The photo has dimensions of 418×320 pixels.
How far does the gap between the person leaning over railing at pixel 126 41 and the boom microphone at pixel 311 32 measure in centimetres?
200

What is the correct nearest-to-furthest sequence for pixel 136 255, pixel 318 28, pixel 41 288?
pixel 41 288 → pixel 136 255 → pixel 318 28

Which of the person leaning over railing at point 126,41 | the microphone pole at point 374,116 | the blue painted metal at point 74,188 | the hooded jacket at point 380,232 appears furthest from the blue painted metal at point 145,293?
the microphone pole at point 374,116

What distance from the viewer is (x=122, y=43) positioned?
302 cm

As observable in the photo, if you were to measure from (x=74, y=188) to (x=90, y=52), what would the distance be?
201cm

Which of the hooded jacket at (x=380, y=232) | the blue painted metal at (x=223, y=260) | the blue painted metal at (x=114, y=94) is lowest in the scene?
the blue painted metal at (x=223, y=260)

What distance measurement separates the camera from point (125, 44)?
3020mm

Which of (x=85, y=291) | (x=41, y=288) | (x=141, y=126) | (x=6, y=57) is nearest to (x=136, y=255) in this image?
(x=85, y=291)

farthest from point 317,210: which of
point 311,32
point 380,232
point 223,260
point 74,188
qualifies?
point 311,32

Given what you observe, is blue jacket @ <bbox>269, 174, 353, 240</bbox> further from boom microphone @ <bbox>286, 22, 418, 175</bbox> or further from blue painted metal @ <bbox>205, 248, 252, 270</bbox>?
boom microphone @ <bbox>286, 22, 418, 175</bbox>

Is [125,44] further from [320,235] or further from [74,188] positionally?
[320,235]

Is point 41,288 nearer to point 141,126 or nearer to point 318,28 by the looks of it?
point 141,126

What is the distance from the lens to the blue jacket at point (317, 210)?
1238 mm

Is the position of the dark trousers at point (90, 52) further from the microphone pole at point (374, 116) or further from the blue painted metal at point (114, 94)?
§
Task to carry out -
Revise the data above by replacing each instance of "hooded jacket" with "hooded coat", leaving everything else unchanged.

Solved exercise -
The photo has dimensions of 418×320 pixels.
How far does the gap between the person leaning over railing at pixel 126 41 and the boom microphone at pixel 311 32 measure in centimetres?
200

What is the correct nearest-to-furthest sequence for pixel 136 255, pixel 318 28, pixel 41 288?
pixel 41 288 → pixel 136 255 → pixel 318 28

Which of the person leaning over railing at point 126,41 | the microphone pole at point 374,116 | the blue painted metal at point 74,188 | the hooded coat at point 380,232 appears furthest from the blue painted metal at point 145,293?
the microphone pole at point 374,116

What distance from the viewer is (x=122, y=43) positioned?
302 cm

As observable in the photo, if you were to measure from (x=74, y=188) to (x=90, y=52), what would the distance be?
201cm

Which of the hooded coat at (x=380, y=232) | the blue painted metal at (x=223, y=260) | the blue painted metal at (x=114, y=94) is lowest in the scene?
the blue painted metal at (x=223, y=260)

What distance measurement separates the camera from point (125, 44)?
3020mm

Which of (x=85, y=291) | (x=41, y=288) | (x=141, y=126) | (x=6, y=57) is nearest to (x=136, y=255) in this image?
(x=85, y=291)

farthest from point 317,210: which of
point 311,32
point 380,232
point 223,260
point 74,188
qualifies?
point 311,32

Given what you observe, is blue jacket @ <bbox>269, 174, 353, 240</bbox> further from boom microphone @ <bbox>286, 22, 418, 175</bbox> or further from blue painted metal @ <bbox>205, 248, 252, 270</bbox>?
boom microphone @ <bbox>286, 22, 418, 175</bbox>

Is [125,44] further from [320,235] or further from [74,188] positionally?
[320,235]

Is point 41,288 nearer to point 141,126 or nearer to point 318,28 by the looks of it?
point 141,126

What is the distance from the lens to the blue jacket at point (317, 210)?
1238 mm

Is the position of the dark trousers at point (90, 52) further from the microphone pole at point (374, 116) or further from the blue painted metal at point (114, 94)?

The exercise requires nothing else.